La deterrenza deve essere parte dell'approccio, ma la deterrenza informatica apparirà diversa dalle forme più tradizionali e familiari di deterrenza nucleare che Washington ha praticato per decenni. Un attacco nucleare è un evento singolare e l'obiettivo della deterrenza nucleare è prevenirne il verificarsi.

Al contrario, gli attacchi informatici sono numerosi e costanti, e scoraggiarli è più arduo che scoraggiare il crimine ordinario: per il momento l'obiettivo è riuscire a mantenerlo entro i limiti.

Le autorità scoraggiano il crimine non solo arrestando e punendo le persone, ma anche attraverso l'effetto educativo di leggi e norme, pattugliando i quartieri e attraverso la polizia del territorio.

Tuttavia, la punizione gioca un ruolo importante nella deterrenza informatica. Il governo degli Stati Uniti ha dichiarato pubblicamente che risponderà agli attacchi informatici con armi di sua scelta e con una forza proporzionale al danno inflitto ai suoi interessi.

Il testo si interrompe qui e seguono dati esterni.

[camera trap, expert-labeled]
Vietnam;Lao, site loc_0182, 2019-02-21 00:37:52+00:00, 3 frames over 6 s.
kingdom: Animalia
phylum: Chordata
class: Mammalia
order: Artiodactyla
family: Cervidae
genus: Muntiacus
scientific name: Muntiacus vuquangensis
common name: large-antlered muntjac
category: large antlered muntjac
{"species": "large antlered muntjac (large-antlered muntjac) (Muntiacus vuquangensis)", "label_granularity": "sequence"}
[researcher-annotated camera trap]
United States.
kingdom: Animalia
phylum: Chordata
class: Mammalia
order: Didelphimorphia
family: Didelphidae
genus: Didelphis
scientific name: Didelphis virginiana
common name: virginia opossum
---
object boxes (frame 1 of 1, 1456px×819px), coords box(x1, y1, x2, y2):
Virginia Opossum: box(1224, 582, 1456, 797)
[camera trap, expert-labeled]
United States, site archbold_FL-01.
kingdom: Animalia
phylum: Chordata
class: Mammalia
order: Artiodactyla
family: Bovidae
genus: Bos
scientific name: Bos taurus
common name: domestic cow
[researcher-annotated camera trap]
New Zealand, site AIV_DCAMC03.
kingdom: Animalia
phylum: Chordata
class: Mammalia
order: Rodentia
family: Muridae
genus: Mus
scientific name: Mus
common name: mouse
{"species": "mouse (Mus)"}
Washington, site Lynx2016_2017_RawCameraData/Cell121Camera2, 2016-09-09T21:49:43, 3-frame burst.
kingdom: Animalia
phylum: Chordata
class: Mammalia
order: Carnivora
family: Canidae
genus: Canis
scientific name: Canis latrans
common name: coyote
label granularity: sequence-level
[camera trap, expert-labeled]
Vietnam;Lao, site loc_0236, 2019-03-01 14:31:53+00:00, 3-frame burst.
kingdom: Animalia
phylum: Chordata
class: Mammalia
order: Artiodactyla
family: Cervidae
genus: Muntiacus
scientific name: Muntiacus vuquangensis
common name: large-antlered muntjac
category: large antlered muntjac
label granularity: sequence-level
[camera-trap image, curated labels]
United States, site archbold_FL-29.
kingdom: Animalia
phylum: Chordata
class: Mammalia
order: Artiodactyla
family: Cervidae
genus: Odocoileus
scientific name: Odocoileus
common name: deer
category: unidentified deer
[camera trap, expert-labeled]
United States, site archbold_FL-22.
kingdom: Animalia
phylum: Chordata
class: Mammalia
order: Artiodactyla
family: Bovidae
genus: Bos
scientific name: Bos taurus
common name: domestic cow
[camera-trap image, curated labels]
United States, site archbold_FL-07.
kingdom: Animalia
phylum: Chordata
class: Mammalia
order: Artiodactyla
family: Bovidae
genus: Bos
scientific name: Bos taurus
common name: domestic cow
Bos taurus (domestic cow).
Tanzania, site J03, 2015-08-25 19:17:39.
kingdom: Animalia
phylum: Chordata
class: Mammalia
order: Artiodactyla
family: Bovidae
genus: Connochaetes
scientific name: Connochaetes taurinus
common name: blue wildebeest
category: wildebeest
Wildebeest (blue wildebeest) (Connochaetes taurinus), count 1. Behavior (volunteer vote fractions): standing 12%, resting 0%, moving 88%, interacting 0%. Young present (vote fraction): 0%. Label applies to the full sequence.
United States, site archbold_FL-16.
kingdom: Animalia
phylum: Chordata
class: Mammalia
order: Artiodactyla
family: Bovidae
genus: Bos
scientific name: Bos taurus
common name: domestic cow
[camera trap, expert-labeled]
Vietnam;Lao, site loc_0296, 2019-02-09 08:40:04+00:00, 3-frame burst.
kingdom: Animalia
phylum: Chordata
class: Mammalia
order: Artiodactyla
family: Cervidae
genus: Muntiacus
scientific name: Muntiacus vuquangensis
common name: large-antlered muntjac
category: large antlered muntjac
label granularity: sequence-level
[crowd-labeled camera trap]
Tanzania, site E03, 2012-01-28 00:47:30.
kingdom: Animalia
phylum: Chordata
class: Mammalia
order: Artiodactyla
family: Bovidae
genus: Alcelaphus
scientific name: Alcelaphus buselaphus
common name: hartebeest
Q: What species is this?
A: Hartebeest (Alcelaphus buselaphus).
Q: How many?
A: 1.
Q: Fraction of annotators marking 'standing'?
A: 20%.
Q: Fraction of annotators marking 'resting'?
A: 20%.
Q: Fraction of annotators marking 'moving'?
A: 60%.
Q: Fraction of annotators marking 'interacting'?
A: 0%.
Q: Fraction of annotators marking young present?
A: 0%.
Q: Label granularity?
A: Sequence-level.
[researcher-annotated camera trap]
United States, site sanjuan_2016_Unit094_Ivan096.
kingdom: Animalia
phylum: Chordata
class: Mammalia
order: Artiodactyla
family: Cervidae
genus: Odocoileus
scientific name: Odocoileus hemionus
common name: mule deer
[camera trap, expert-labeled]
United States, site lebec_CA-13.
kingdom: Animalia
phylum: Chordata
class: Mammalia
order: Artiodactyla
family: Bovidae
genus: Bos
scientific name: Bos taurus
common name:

Nonostante un decennio di avvertimenti, finora, una "cyber-Pearl Harbor" non è accaduta. Se gli Stati Uniti trattano un attacco informatico come un attacco armato dipende dalle sue conseguenze, ma questo rende difficile scoraggiare azioni più ambigue e insidiose.

L'interruzione da parte della Russia delle elezioni presidenziali statunitensi del 2016 è caduta in una zona grigia. E sebbene alcuni recenti attacchi informatici cinesi e russi sembrino essere stati condotti principalmente a scopo di spionaggio, l'amministrazione Biden si è lamentata del fatto che la loro portata e durata li ha spostati oltre il normale spionaggio.

Questo è il motivo per cui la deterrenza nel cyberspazio richiede non solo la minaccia di ritorsioni, ma anche la negazione da parte della difesa (costruire sistemi abbastanza resilienti e abbastanza duri da penetrare in ciò che gli aspiranti aggressori non si preoccuperanno di provare) e l'entanglement (creando collegamenti a potenziali avversari in modo che qualsiasi attacco che lanciano probabilmente danneggerà anche i loro interessi). Ognuno di questi approcci ha dei limiti se usato da solo.

Le norme non sono efficaci fino a quando non diventano una pratica statale comune, e questo richiede tempo sia per il suo impianto e regolamentazione che per l’allestimento e l’addestramento degli addetti ai lavori.

Ci sono voluti molti decenni perché le norme contro la schiavitù si sviluppassero in Europa e negli Stati Uniti nel diciannovesimo secolo.